Well, heck. The new year will bring new cuts. We all have known that for a while and none of us have any excuse for not being ready for them. I just updated my resumé, for example. I do hope people understand that the next round of cuts proposed might eliminate entire programs and, perhaps, state departments. But for my optimistic year's end post, I'd like to suggest criteria for guessing whether DDS thought through the cuts it is about to propose:
If the cuts proposed have been (tragic but) thoughtful:
- Rates will compress toward the low end, not fall by a fixed percentage.
- In explaining the cuts, resistance by large lobbying organizations won't be mentioned.
- Those will be least affected who are most urgently in need.
- The package will contain not only clear descriptions of what regional centers are to do differently, but enforcement mechanisms for reining in inventive interpretations or, at least, an expressed and manifest willingness to publicly side with other stakeholders some of the time.
- Andy Pereira will need to think a short while before ranting.
- Some non-residential agencies may actually close.
- Contrary to the "furthest from the client" meme, the scope of support will narrow more than oversight fades.
- Many members of the cost-cutting stakeholder group will complain that they weren't listened to and mean it this time.
- The interdisciplinary team (IDT) approach, Individual Program Plan (IPP) primacy and fair hearing rights will be strengthened.
- The limits on the IDT and IPP will be clarified, in terms of requiring a clinical and practical rationale for support.
To expand on my thinking (apart from my comment about Andy- you just gotta know Andy,) ideology will not produce a budget solution nor a human solution. To get both, consideration must be applied to efficiently shrinking the system, maximizing cuts realized (rather than scored) and minimizing disruption acknowledged (rather than ignored.)

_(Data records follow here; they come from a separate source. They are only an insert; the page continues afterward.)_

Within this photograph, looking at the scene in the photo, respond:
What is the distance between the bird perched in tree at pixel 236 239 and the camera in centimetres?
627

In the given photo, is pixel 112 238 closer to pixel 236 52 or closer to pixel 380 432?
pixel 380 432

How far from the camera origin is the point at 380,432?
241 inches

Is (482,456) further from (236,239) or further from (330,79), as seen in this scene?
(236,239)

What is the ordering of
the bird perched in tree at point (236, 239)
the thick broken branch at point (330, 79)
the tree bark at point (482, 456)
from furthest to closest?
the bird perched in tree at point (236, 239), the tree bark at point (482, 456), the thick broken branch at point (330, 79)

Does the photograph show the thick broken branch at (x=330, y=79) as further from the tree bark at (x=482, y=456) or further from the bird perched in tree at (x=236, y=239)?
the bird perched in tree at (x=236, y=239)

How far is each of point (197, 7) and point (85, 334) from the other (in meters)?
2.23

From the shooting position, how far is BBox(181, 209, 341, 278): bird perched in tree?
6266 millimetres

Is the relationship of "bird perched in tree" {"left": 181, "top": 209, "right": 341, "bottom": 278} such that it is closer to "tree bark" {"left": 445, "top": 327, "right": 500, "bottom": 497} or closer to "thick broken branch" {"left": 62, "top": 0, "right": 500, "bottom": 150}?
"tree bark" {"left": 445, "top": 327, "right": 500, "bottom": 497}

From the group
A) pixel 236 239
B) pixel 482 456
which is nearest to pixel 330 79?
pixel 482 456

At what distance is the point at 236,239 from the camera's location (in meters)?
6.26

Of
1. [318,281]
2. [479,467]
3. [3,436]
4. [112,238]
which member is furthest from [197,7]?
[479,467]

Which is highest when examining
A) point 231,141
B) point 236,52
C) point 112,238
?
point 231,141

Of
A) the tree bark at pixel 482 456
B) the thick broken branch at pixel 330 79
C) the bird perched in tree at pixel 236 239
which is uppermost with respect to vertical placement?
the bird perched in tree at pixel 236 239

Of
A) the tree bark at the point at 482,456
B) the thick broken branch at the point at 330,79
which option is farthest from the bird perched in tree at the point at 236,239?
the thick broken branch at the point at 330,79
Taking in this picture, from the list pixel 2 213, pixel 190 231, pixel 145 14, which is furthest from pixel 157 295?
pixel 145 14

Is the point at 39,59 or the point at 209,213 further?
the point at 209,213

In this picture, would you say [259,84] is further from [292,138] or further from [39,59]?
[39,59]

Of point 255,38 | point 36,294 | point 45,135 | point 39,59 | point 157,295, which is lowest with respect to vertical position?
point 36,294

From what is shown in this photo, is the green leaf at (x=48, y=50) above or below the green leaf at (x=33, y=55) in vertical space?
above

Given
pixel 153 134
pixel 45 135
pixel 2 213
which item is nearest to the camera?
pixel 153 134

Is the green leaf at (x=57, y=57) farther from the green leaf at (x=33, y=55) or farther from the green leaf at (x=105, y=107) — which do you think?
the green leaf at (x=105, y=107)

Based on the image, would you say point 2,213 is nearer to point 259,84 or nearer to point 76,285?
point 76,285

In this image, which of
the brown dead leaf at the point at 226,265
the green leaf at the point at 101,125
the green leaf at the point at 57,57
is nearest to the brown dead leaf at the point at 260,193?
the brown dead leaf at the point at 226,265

The first challenge is that we have spent years in denial that any change to the system is necessary and one result of that is that the map of the system isn't much more detailed than it was 9 years ago when I got here (and when the map showed "Here be dragons" across the state.) So there is no real possibility that the changes to be proposed will be wise or wholesome.
That said, some common sense can be applied. It is clearly better to retain a decreased number of low-cost support agents than to continue trying to keep all the state's executive directors employed. This is why a downward compression of rates is wiser than a fixed reduction and why it is better to restore the clinical and practical requirements to the scope of a client's service than to list categories of service to be discontinued.
Because we can't describe our current reality (without lying, exaggerating or generalizing beyond the scope of surrealism,) it is important to retain whatever intelligence the system does feature. This is why both quality assurance and the ID teams remain an important feature. There's also some hope to be had that if the system shrinks more than its smarter features, the system itself can grow a little less mystical in process and product.
Likewise, for the system to grow smarter it is absolutely mandatory that regional centers grow less glib, for clients to have clear understanding of new limitations and for some agencies to close. But the most important factor is that stewardship of this system and its resources for the benefit of the people served has to improve for the remnants to matter. Which is why such proposals as an x% rate cut across the board or the evacuation of regional centers will prove a lack of good thinking by the administration.
Of course, this budget is bad enough that we just have all non-residential care proposed for elimination. In which case, dangit.